Dynamic modeling of complex molecular mechanism

As the scientific community gathers diverse data describing how life mechanisms occur across multiple spatial and temporal scales, a key challenge for modern biology is to integrate the richness of this information into coherent models that reflect our rapidly evolving state of knowledge.

We use and advance complementary computational approaches to build and share intuitive, dynamic models of complex molecular mechanisms.

1. 3D animation

That polished 3D animations are a powerful means to engage lay audiences in Science is rarely contested. What is still generally underappreciated is how the process of creating an animation can also play an integral role in research: the consolidation of complementary structural and dynamic datasets into intuitive models often reveals gaps in knowledge, while allowing hypothesis exploration and promoting scientific discourse.

We work in collaboration with researchers to create animated models that capture current hypotheses on various molecular mechanisms.

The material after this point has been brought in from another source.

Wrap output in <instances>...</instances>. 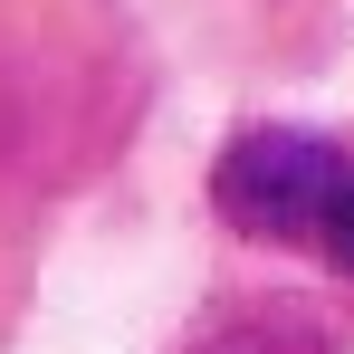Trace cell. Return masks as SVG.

We are also interested in developing methods to facilitate the integration of new types of data and to increase the transparency of the resulting models.

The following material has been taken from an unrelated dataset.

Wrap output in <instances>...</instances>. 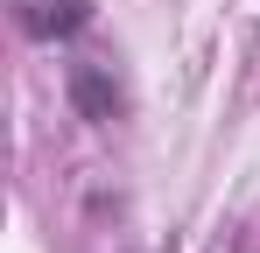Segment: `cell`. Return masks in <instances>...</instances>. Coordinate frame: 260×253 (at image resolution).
Segmentation results:
<instances>
[{"mask_svg": "<svg viewBox=\"0 0 260 253\" xmlns=\"http://www.w3.org/2000/svg\"><path fill=\"white\" fill-rule=\"evenodd\" d=\"M71 106H78V120H120L127 113V91L113 78V64H71Z\"/></svg>", "mask_w": 260, "mask_h": 253, "instance_id": "1", "label": "cell"}, {"mask_svg": "<svg viewBox=\"0 0 260 253\" xmlns=\"http://www.w3.org/2000/svg\"><path fill=\"white\" fill-rule=\"evenodd\" d=\"M91 21V0H21V28L36 42H56V36H78Z\"/></svg>", "mask_w": 260, "mask_h": 253, "instance_id": "2", "label": "cell"}]
</instances>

The animations below were created as part of the Iwasa Lab at the University of Utah.

In collaboration with Elizabeth Villa (UCSD). Read more: Laughlin & al, Nature, 2022.

In collaboration with Kelly Lee (University of Washington). Read more: Kephart, SM. & al, Trends in Biochemical Sciences, 2024.

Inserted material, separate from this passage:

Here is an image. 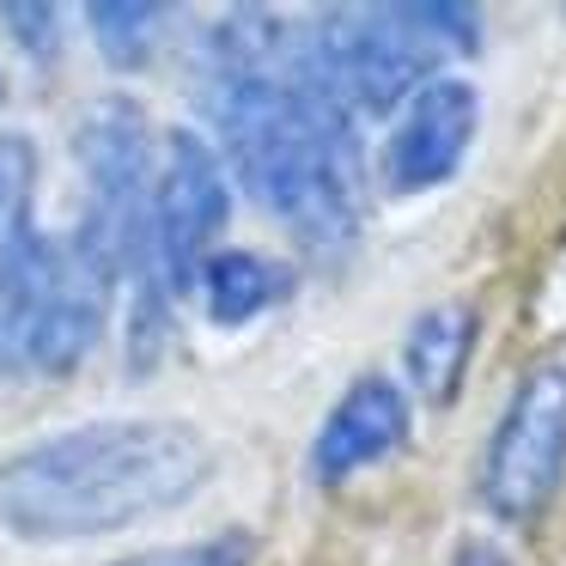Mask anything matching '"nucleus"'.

In collaboration with Peter Shen (University of Utah). Read more: Wang S. & al, Molecular Cell, 2023.

2. Agent-based simulation

Simulation approaches go beyond integration of already available data and are able to make predictions that can be experimentally tested. However, understanding complex molecular mechanisms requires spanning broad scales in space (nm to um) and even greater in time (ps-ns to ms-sec). Different methods can be used to carry out simulations on specific ranges of these scales, but all require tradeoffs to be made to balance spatial resolution and simulation length with computational cost. By translating outputs from one level of representation into inputs for a neighboring one, multiscale modeling aims to connect across scales and understand how changes at different levels influence each other. However, linking representations to bridge the molecular and cellular scales remains challenging because of computational cost and the relative lack of experimental data at this intermediate scale. This calls for novel, efficient mesoscopic modeling methods.

Agent-based modeling (ABM) is a stochastic and bottom-up approach to simulate a complex system and its emergent properties from the perspective of its individual components, termed “agents”. Instead of being directly driven by biophysical forces, each agent behaves according to a set of rules that can be derived from very diverse information. Some of these rules can still rely on biophysical equations, while others may be defined from outputs of simulations carried out at lower scales, or stem from experimental data. Importantly, this approach achieves extended time scales, which allows for direct comparison to experimental results for both validating the models and testing further predictions.

While several ABM tools already exist, we are developing a new workflow to build intuitive 3D simulations that explicitly incorporate intramolecular conformational changes in addition to Brownian diffusion and molecular interactions.